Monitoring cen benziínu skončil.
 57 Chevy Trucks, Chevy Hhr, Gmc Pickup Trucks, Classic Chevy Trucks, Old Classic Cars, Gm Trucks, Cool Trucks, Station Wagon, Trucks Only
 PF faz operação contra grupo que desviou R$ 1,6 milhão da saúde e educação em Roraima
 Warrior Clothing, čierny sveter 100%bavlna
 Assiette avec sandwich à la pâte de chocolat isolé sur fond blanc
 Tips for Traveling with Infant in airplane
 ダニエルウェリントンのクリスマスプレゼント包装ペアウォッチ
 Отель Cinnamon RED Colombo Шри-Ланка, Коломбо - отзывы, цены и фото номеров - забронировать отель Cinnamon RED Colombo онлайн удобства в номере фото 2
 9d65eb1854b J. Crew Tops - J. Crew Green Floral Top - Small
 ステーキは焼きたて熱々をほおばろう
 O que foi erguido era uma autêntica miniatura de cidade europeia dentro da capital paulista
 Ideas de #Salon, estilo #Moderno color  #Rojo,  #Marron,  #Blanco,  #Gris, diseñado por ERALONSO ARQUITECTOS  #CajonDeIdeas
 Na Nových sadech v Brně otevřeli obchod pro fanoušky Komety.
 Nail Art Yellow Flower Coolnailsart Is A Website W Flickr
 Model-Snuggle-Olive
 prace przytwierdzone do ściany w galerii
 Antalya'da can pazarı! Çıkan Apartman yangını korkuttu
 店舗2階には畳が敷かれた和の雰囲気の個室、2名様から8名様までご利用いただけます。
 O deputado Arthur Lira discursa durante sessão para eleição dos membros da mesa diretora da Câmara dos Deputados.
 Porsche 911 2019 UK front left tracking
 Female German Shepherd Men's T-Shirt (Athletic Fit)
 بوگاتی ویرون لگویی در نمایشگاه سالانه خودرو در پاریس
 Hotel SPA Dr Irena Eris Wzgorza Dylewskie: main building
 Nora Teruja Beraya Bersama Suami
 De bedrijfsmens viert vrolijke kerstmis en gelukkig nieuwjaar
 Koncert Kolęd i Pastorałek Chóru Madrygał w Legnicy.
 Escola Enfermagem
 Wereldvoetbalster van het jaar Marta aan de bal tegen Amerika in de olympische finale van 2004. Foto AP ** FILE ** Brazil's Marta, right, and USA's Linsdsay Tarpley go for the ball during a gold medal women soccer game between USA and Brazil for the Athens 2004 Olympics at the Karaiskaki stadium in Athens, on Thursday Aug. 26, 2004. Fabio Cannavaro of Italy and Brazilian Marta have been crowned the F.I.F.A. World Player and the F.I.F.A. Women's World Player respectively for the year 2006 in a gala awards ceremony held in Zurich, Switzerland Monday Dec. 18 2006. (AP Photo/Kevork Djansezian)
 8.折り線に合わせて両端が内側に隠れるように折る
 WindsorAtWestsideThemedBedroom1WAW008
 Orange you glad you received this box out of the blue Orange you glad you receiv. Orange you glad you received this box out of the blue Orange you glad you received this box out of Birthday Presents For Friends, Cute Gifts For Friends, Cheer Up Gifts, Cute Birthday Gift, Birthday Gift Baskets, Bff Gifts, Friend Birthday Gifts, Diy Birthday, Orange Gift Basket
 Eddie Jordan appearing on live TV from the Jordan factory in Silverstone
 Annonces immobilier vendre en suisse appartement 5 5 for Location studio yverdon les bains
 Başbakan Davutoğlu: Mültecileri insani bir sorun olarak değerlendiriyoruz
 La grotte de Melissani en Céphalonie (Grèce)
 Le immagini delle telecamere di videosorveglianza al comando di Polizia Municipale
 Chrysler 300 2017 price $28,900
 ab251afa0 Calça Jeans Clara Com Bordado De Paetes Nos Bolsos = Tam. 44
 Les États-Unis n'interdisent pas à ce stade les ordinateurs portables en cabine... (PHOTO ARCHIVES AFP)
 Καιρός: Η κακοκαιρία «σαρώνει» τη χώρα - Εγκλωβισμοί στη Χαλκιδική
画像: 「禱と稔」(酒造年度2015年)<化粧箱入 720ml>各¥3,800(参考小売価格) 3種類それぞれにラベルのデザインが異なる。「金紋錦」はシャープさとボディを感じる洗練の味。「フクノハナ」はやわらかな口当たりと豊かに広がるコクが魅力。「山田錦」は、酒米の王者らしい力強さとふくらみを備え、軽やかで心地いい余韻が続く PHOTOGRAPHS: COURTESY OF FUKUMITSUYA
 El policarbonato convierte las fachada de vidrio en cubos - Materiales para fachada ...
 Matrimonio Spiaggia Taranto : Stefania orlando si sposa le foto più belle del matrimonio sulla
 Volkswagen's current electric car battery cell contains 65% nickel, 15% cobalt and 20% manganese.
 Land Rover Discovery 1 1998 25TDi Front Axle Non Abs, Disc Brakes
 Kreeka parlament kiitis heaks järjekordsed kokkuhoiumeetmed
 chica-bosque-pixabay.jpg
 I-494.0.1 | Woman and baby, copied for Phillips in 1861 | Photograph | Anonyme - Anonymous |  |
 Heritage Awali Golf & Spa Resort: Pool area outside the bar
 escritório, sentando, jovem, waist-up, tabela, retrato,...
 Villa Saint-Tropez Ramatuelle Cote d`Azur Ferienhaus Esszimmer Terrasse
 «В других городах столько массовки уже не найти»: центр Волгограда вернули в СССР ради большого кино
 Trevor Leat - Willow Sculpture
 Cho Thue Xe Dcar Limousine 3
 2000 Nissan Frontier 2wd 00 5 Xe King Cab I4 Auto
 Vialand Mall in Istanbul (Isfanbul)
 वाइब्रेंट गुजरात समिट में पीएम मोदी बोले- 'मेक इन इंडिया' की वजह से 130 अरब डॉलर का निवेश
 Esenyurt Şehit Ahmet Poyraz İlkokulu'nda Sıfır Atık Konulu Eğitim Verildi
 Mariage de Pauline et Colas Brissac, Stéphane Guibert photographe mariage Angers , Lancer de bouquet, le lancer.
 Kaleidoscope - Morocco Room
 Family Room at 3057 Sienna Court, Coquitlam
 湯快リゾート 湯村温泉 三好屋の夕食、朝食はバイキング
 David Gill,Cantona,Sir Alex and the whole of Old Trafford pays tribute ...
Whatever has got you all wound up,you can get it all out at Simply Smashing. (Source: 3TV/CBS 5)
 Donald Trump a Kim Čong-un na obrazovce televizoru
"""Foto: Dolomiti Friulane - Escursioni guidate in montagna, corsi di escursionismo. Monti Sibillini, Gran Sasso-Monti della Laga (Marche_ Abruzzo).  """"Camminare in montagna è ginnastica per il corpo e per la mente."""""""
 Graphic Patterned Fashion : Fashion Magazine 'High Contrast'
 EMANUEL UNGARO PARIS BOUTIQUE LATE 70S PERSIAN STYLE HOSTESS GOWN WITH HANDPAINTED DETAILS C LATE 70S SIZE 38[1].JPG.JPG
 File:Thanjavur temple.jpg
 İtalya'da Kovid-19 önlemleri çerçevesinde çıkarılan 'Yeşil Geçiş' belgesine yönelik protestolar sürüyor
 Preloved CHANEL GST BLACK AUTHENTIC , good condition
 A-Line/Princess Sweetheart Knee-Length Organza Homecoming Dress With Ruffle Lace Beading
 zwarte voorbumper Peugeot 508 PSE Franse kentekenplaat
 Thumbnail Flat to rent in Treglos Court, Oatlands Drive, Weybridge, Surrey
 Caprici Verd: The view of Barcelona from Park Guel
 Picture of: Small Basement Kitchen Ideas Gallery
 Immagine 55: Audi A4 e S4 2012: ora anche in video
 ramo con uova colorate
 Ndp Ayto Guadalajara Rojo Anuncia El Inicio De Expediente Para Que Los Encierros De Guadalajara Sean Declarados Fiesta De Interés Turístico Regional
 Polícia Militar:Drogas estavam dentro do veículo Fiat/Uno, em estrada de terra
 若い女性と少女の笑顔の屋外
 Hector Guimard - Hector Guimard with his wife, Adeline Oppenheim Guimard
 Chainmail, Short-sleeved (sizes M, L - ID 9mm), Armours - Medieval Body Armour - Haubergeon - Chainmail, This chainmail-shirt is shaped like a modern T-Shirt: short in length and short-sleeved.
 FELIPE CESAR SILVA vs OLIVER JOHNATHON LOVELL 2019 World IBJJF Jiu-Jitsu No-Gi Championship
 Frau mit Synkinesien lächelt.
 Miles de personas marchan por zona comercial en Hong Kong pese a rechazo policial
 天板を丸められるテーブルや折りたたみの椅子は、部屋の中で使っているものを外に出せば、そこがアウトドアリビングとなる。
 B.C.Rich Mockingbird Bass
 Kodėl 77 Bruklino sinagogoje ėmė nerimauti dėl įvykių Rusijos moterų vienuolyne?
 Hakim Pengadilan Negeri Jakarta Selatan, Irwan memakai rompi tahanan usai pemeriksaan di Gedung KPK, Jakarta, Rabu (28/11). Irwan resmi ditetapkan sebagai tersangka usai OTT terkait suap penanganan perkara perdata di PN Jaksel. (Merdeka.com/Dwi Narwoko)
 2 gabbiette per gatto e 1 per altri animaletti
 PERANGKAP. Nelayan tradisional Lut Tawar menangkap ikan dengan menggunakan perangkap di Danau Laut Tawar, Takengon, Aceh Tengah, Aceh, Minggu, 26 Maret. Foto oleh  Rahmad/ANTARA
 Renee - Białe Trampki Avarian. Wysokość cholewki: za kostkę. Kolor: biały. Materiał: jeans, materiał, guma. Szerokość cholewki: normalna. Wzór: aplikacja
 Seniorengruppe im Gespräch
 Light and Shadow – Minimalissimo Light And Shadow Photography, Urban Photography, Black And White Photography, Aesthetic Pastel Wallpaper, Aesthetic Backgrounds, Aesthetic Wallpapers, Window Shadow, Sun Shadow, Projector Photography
################
*Exercise directions*
Search the listing above for the lines with "zwarte voorbumper Peugeot" and "若い女性と少女の笑顔の屋外", then output those lines and all lines between them exactly.

*Response to this exercise*
 zwarte voorbumper Peugeot 508 PSE Franse kentekenplaat
 Thumbnail Flat to rent in Treglos Court, Oatlands Drive, Weybridge, Surrey
 Caprici Verd: The view of Barcelona from Park Guel
 Picture of: Small Basement Kitchen Ideas Gallery
 Immagine 55: Audi A4 e S4 2012: ora anche in video
 ramo con uova colorate
 Ndp Ayto Guadalajara Rojo Anuncia El Inicio De Expediente Para Que Los Encierros De Guadalajara Sean Declarados Fiesta De Interés Turístico Regional
 Polícia Militar:Drogas estavam dentro do veículo Fiat/Uno, em estrada de terra
 若い女性と少女の笑顔の屋外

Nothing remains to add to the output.